Vita and Valj Semerenko, Olga Pidhrushna and Juliya Dzhyma won the women's relay on Friday to give Ukraine their first Winter Olympic title since figure skater Oksana Baiul won the women's individual title in 1994.

"We will not celebrate because it's not time for celebration, we will be peaceful it's a very sad moment for our nation and our team belong to the nation, we're all together," Segey Bubka, head of Ukraine's National Olympic Committee, told reporters with tears in his eyes.

"It's historical because we have a very difficult moment in our country and of course it was not easy for us to focus and continue the competition," the former pole vault champion said.

Bubka met with the relay team to help them stay focused on sport after the demonstrations in their homeland left more than 70 people dead.
"I gave them psychological advice," he explained.

"We [the Ukrainian delegation] had meetings and we had a special meeting two days ago. We discussed how we will manage the pressure and the difficulties."

It was important to stay at the Games to show support to Ukraine, Bubka said.

"We decided all together we will continue because we would like to raise the flag and hear the Ukrainian national anthem," he added. "It's the best way to support our people, to support our nation."

Asked if the fact that Friday's victory happened in Russia meant anything, Bubka, a member of the International Olympic Committee (IOC) said: "It's the Olympic Games it's not politics."
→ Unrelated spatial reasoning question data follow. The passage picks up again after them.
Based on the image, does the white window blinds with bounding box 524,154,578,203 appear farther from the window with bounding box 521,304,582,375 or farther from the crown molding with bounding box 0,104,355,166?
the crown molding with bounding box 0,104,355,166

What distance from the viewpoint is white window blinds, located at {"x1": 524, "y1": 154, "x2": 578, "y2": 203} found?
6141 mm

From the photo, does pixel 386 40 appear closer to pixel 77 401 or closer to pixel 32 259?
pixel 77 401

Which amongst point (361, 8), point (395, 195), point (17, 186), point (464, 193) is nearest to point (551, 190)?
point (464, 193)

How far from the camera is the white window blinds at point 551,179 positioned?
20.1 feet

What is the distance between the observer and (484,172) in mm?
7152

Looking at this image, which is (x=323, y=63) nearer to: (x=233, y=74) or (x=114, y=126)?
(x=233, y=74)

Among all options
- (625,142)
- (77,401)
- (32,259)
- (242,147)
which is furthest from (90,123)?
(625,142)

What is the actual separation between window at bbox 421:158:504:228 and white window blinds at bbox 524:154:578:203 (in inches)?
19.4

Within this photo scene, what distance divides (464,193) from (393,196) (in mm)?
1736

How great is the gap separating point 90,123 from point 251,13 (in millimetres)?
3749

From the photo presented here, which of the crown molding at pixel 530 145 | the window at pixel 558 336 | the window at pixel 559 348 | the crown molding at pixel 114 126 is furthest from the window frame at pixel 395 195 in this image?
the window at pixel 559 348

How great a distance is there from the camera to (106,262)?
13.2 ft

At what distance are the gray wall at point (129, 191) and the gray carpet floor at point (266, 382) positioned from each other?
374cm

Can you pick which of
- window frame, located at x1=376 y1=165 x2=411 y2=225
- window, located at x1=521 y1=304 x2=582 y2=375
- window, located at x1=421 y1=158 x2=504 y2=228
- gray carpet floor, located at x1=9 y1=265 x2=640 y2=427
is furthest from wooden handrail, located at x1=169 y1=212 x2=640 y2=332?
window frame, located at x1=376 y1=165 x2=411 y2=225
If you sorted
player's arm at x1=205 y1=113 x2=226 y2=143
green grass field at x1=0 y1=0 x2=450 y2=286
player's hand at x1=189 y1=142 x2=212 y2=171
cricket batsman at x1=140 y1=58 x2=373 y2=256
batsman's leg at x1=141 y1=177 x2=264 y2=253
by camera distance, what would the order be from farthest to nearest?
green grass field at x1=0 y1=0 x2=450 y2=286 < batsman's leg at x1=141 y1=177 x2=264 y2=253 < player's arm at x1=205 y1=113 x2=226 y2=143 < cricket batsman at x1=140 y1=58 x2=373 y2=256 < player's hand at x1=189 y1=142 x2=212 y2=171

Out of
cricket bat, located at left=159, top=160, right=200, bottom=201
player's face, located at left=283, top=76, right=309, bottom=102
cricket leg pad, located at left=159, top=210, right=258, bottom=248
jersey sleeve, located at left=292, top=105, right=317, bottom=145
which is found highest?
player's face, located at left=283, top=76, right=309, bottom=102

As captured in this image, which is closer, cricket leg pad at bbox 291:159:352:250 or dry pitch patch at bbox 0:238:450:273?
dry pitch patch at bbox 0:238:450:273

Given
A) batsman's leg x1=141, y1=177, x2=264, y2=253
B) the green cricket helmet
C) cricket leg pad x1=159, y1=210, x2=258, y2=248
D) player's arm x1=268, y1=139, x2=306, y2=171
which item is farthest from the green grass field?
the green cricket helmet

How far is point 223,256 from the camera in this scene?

Politics did come into play on Thursday, however, when Alpine skier Bogdana Matsotska and her coach and father said they had withdrawn from Russia's first Winter Games in protest at Ukraine President Viktor Yanukovich, who enjoys Moscow's backing, and his government.

"It's only one athlete, no one left," said Bubka.

"We have 55 people here, all our delegatipon is here, only the athletes who have finished their competitions who planned because of the flight to leave, they left.
"No one else, no one else. They decided not to participate in the slalom. I had a meeting with them and we discussed, we understand their position but they stay with the team," he added.

"And we leave after the closing ceremony together."